A brace of bearers brought in the doeskin-wrapped ball Hun Xoc had brought back from 31 Courts, holding the too-potent bundle with wooden hands, and tied it to the service cord. An umpire inspected the knot, signaled, and the ball was hoisted up, hanging above the central marker stone.
“Now, One, Two, Four, Five, Seven, Nine, Thirteen,” the Magister Ludi chanted, switching from the second-person plural imperative to the apostrophic tense you used only when speaking to gods,
“Now Twenty, Fifty-Two, Two Hundred Sixty,
O Night, O Wind, O Day, O Rain, O Zero,
Now, guests, inspect 2 Creeper’s blood-boiled head.”
2 Creeper had been the greatest Ixian ballplayer in living memory, but he’d sacrificed himself thirty-nine solar years ago after an ankle sprain.

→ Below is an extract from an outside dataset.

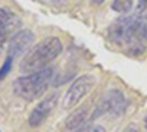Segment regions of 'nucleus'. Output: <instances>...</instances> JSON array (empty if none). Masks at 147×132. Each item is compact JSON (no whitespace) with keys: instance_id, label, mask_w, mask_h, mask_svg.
<instances>
[{"instance_id":"7","label":"nucleus","mask_w":147,"mask_h":132,"mask_svg":"<svg viewBox=\"0 0 147 132\" xmlns=\"http://www.w3.org/2000/svg\"><path fill=\"white\" fill-rule=\"evenodd\" d=\"M34 40H35V35L30 29L18 31L13 37L9 40V56H12L15 59V57L24 54L25 52H28L30 47L34 43Z\"/></svg>"},{"instance_id":"9","label":"nucleus","mask_w":147,"mask_h":132,"mask_svg":"<svg viewBox=\"0 0 147 132\" xmlns=\"http://www.w3.org/2000/svg\"><path fill=\"white\" fill-rule=\"evenodd\" d=\"M134 0H113L112 3V9L118 13H128L132 7Z\"/></svg>"},{"instance_id":"3","label":"nucleus","mask_w":147,"mask_h":132,"mask_svg":"<svg viewBox=\"0 0 147 132\" xmlns=\"http://www.w3.org/2000/svg\"><path fill=\"white\" fill-rule=\"evenodd\" d=\"M127 106H128V103H127V98L124 94L118 90H110L99 101L91 119L94 121V119H99L100 116H105V115L112 116V117L122 116L127 110Z\"/></svg>"},{"instance_id":"5","label":"nucleus","mask_w":147,"mask_h":132,"mask_svg":"<svg viewBox=\"0 0 147 132\" xmlns=\"http://www.w3.org/2000/svg\"><path fill=\"white\" fill-rule=\"evenodd\" d=\"M21 27V19L12 10L2 7L0 9V56L3 53V47L6 41H9L18 32L16 29Z\"/></svg>"},{"instance_id":"1","label":"nucleus","mask_w":147,"mask_h":132,"mask_svg":"<svg viewBox=\"0 0 147 132\" xmlns=\"http://www.w3.org/2000/svg\"><path fill=\"white\" fill-rule=\"evenodd\" d=\"M63 52V44L57 37H49L37 43L32 49L25 53L21 60L19 69L24 74H32L41 69H46L49 63H52L59 54Z\"/></svg>"},{"instance_id":"10","label":"nucleus","mask_w":147,"mask_h":132,"mask_svg":"<svg viewBox=\"0 0 147 132\" xmlns=\"http://www.w3.org/2000/svg\"><path fill=\"white\" fill-rule=\"evenodd\" d=\"M12 63H13V57L7 54L5 63L2 65V68H0V81H3L9 75V72L12 70Z\"/></svg>"},{"instance_id":"13","label":"nucleus","mask_w":147,"mask_h":132,"mask_svg":"<svg viewBox=\"0 0 147 132\" xmlns=\"http://www.w3.org/2000/svg\"><path fill=\"white\" fill-rule=\"evenodd\" d=\"M125 132H140V129H138L137 126H134V125H132V126H129Z\"/></svg>"},{"instance_id":"12","label":"nucleus","mask_w":147,"mask_h":132,"mask_svg":"<svg viewBox=\"0 0 147 132\" xmlns=\"http://www.w3.org/2000/svg\"><path fill=\"white\" fill-rule=\"evenodd\" d=\"M81 132H106V129H105L103 126H100V125H91V126H88V128L82 129Z\"/></svg>"},{"instance_id":"2","label":"nucleus","mask_w":147,"mask_h":132,"mask_svg":"<svg viewBox=\"0 0 147 132\" xmlns=\"http://www.w3.org/2000/svg\"><path fill=\"white\" fill-rule=\"evenodd\" d=\"M55 70L52 68H46L38 72H32V74H27L25 76H19L13 82V92L18 97L32 101L35 98L41 97L49 88L50 82L53 79Z\"/></svg>"},{"instance_id":"15","label":"nucleus","mask_w":147,"mask_h":132,"mask_svg":"<svg viewBox=\"0 0 147 132\" xmlns=\"http://www.w3.org/2000/svg\"><path fill=\"white\" fill-rule=\"evenodd\" d=\"M144 125H146V128H147V116H146V119H144Z\"/></svg>"},{"instance_id":"8","label":"nucleus","mask_w":147,"mask_h":132,"mask_svg":"<svg viewBox=\"0 0 147 132\" xmlns=\"http://www.w3.org/2000/svg\"><path fill=\"white\" fill-rule=\"evenodd\" d=\"M85 119H87V110H77L74 112L68 119H66V128L68 129H77L84 125Z\"/></svg>"},{"instance_id":"11","label":"nucleus","mask_w":147,"mask_h":132,"mask_svg":"<svg viewBox=\"0 0 147 132\" xmlns=\"http://www.w3.org/2000/svg\"><path fill=\"white\" fill-rule=\"evenodd\" d=\"M137 15L146 21L147 19V0H138V5H137Z\"/></svg>"},{"instance_id":"4","label":"nucleus","mask_w":147,"mask_h":132,"mask_svg":"<svg viewBox=\"0 0 147 132\" xmlns=\"http://www.w3.org/2000/svg\"><path fill=\"white\" fill-rule=\"evenodd\" d=\"M96 85V76L91 74H85L80 78H77L71 84V87L68 88V91L65 92L63 97V103L62 107L63 110H71L74 109L85 95H88L91 92V90Z\"/></svg>"},{"instance_id":"6","label":"nucleus","mask_w":147,"mask_h":132,"mask_svg":"<svg viewBox=\"0 0 147 132\" xmlns=\"http://www.w3.org/2000/svg\"><path fill=\"white\" fill-rule=\"evenodd\" d=\"M57 106V95H49L47 98L41 100L38 104L35 106V109L31 112L30 117H28V123L32 128L40 126L41 123H44V121L53 113V110L56 109Z\"/></svg>"},{"instance_id":"16","label":"nucleus","mask_w":147,"mask_h":132,"mask_svg":"<svg viewBox=\"0 0 147 132\" xmlns=\"http://www.w3.org/2000/svg\"><path fill=\"white\" fill-rule=\"evenodd\" d=\"M146 38H147V27H146Z\"/></svg>"},{"instance_id":"17","label":"nucleus","mask_w":147,"mask_h":132,"mask_svg":"<svg viewBox=\"0 0 147 132\" xmlns=\"http://www.w3.org/2000/svg\"><path fill=\"white\" fill-rule=\"evenodd\" d=\"M55 2H60V0H55Z\"/></svg>"},{"instance_id":"14","label":"nucleus","mask_w":147,"mask_h":132,"mask_svg":"<svg viewBox=\"0 0 147 132\" xmlns=\"http://www.w3.org/2000/svg\"><path fill=\"white\" fill-rule=\"evenodd\" d=\"M91 2H93L94 5H102V3L105 2V0H91Z\"/></svg>"}]
</instances>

The Ball had been wound out of white latex around 2 Creeper’s cranium as a hollow center-to increase the bounce-and then baked black and studded with painted thorns, like little nails. Finally the ball had been purified in two kinds of blood and then washed in original water boiled over the offering fires of both houses’ grandfathers-nests. It was bound on a little below its equator by thirteen turns of a multicolor-stranded rope, and as the last of the ribbons dropped off, the service cord began to unwind. I smelled that old fight-or-flight charge building up in the players around me, joints quivering ever so slightly, weight shifting, glands shooting that rich watch out cortisol mixture into spinal cords no matter what kind of kamikaze ethic their upper brains had been washed in.

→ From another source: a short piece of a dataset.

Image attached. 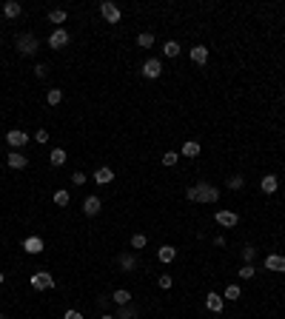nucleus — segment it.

“Li’skuba hun,” the chanter called. “Ready for Ball One.”
The sunlight clicked behind the mul, but guava light reflected into the court off the eastern roof-combs like they were vertical lakes. They wouldn’t set torches for over thirty-score beats. The bookies called last bets and then hushed up. The right strikers tensed their muscles for their springs, front feet ready to disengage from their lines at the sound of the ball striking the central marker. There were four beats of global motionlessness as the spotter watched the dying sun.
There were thirty-nine beats of silence.
He held up his hand, and, delicately, brought it down in a cutting motion.
There was a stirring and an intake of breath in the crowd. The Magister cut the end of a taut cord attached to the railing of his chair. The end of the cord seemed to dart away from him like a blue racer, and it whistled down to the court and up through three different loops to the ball-sac and the ribbons around the ball uncoiled and fell to the side, exposing the dark sphere. In proportion to our body size it was about as big as a basketball. Knocking it around with your bare flesh was like playing hackysack with a cannonball, and if you got off balance the ball could maim or kill you.
The untouchables scurried out of the court. The referees stepped behind the end-zone line. The rope unraveled faster and faster and just as the ball began to free itself the Magister Ludi called out “PIIITTZOOOHHM PAAYYEEEE EEEEEEEEEEEEE!!!” which I guess the closest thing to in English would be “PLLL- AAAAAAAAAAAAAAAY BALL!!!!!